In my own travels, I rarely find WPA protected networks in public places. Almost all of the commercial hotspot services have opted to use no network encryption and to move their security inward—leaving the customers responsible for defending their own data.

So, where are the big lessons in this debacle? Here are a few to consider:

• Scrutinize designs rigorously prior to releasing them. I’m a big believer in public scrutiny, but if that’s not feasible, then ensure an independent team thoroughly reviews all designs before they’re released.

• Infrastructure security defects have long-term negative impacts. As such, deciding on how to secure them should be a matter of extreme importance, which may take longer than commercial organizations want, but the longer-term payoffs are worth it.

• We’ve got to demand more of our product vendors. We can’t afford mistakes like WEP to happen.

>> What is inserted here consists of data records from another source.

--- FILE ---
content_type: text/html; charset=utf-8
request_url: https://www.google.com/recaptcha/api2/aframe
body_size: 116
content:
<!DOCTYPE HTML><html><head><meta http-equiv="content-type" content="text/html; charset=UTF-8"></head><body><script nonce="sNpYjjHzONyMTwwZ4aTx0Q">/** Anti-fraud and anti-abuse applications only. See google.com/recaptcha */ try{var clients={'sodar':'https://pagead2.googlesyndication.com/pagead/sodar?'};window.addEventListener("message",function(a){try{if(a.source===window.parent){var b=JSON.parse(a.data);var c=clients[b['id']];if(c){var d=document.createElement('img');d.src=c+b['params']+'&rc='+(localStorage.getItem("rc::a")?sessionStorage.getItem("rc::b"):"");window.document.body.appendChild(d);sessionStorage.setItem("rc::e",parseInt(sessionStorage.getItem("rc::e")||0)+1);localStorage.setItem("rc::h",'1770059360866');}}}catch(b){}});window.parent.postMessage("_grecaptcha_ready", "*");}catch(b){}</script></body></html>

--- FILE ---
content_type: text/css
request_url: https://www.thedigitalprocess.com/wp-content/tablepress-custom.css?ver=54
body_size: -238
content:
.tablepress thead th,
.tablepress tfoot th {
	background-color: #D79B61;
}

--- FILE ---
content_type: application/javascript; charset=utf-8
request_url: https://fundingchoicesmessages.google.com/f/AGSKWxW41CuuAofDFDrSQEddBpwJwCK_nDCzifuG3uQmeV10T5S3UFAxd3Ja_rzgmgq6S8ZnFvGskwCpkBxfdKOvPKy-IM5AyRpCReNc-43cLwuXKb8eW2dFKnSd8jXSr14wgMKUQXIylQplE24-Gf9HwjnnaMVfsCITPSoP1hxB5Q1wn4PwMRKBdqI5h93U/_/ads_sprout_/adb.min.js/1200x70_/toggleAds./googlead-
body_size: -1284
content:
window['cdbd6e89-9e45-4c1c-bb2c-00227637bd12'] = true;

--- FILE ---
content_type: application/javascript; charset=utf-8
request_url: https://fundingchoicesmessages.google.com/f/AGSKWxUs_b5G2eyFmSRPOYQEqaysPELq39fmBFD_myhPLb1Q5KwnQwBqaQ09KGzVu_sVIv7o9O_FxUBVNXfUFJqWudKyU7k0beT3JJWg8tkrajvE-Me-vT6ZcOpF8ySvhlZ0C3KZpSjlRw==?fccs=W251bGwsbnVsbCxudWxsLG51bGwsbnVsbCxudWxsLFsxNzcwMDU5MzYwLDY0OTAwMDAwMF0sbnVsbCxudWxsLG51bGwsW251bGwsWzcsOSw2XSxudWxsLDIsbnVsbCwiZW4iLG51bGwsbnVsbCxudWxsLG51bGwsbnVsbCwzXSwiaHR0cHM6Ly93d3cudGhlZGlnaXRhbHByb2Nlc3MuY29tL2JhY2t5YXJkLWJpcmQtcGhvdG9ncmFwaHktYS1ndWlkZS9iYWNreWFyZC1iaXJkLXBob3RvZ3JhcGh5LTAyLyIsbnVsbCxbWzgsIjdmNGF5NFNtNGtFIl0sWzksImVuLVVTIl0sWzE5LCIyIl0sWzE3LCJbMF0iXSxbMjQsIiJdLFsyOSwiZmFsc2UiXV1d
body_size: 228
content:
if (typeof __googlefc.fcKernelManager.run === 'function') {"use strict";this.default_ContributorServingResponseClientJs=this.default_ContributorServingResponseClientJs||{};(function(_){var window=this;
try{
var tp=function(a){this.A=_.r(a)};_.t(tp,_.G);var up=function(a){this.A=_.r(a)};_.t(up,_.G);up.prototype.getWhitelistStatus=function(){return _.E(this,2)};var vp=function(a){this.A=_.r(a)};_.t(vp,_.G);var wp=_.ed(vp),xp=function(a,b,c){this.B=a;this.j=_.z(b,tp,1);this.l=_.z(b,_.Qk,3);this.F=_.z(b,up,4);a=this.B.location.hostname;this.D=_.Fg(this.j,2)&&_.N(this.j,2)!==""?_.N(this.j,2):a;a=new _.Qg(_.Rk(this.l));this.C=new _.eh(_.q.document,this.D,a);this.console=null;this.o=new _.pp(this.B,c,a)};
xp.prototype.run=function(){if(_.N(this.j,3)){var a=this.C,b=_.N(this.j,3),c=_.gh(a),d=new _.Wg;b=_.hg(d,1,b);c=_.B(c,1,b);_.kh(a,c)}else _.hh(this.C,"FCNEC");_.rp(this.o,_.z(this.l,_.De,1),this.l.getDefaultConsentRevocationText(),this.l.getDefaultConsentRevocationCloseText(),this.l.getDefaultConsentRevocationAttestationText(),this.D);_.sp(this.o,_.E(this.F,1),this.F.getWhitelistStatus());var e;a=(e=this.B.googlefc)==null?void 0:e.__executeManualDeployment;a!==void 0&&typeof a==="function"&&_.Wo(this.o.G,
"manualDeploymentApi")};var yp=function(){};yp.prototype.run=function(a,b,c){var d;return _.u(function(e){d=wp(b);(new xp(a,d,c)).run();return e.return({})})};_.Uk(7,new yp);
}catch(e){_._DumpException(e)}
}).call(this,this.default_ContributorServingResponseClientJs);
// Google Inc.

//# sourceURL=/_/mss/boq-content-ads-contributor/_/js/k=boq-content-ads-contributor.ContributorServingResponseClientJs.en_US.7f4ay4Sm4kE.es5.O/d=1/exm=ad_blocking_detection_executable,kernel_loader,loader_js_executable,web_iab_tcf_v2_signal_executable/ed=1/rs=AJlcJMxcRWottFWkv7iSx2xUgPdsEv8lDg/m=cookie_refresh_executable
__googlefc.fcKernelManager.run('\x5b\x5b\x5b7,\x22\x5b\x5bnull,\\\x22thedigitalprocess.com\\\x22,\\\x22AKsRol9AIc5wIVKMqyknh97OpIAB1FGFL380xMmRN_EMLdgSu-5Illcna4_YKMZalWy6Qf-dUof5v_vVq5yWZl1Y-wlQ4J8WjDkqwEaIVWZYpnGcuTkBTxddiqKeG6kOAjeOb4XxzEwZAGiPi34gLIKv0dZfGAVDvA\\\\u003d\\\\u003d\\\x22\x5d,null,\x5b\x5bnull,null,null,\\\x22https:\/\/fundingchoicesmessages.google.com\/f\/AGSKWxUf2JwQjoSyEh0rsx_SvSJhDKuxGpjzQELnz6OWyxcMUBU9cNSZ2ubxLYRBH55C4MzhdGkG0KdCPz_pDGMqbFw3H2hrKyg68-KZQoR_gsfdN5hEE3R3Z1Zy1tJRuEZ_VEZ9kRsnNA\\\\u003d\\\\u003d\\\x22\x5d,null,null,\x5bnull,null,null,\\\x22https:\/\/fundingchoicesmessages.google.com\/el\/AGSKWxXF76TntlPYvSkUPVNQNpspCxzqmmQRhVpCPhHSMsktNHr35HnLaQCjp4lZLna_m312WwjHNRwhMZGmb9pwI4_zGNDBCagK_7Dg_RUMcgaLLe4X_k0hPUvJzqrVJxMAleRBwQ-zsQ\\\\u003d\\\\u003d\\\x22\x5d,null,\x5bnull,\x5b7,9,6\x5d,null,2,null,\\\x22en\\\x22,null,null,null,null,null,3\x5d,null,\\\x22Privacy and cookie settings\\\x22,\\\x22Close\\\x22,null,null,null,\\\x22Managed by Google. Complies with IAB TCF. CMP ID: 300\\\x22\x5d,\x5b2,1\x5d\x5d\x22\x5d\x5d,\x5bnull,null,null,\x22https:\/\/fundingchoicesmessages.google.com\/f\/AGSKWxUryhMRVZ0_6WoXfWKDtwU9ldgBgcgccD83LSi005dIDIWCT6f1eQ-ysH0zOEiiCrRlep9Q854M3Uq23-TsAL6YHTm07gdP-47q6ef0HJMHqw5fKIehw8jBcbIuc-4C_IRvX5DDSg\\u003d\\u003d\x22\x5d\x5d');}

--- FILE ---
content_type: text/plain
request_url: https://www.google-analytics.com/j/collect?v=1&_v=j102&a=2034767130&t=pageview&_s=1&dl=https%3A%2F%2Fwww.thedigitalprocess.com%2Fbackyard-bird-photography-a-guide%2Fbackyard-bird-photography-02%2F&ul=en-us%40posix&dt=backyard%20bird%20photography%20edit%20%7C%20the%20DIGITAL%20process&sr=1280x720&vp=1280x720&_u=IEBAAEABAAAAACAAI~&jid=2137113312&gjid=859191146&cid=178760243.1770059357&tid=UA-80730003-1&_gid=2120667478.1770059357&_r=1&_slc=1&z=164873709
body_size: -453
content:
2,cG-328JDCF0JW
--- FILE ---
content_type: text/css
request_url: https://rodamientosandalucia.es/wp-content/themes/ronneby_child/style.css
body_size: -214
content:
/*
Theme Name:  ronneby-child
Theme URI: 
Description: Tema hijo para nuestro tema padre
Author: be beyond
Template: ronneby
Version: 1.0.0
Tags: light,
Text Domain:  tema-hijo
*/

• Don’t put all your security faith in one mechanism. Even if WPA proves itself to be highly adequate for most purposes, multiple security layers are still a good idea considering the fact that our business data is flying through the air and can be easily intercepted by miscreants who wish us harm.

I’ll bet most of the world is blissfully unaware of the problems in WEP, but we’re all feeling the pain nonetheless. I have no doubt at all that Wi-Fi would be vastly more accepted in enterprises today had it not been for WEP. Let’s not let it happen again.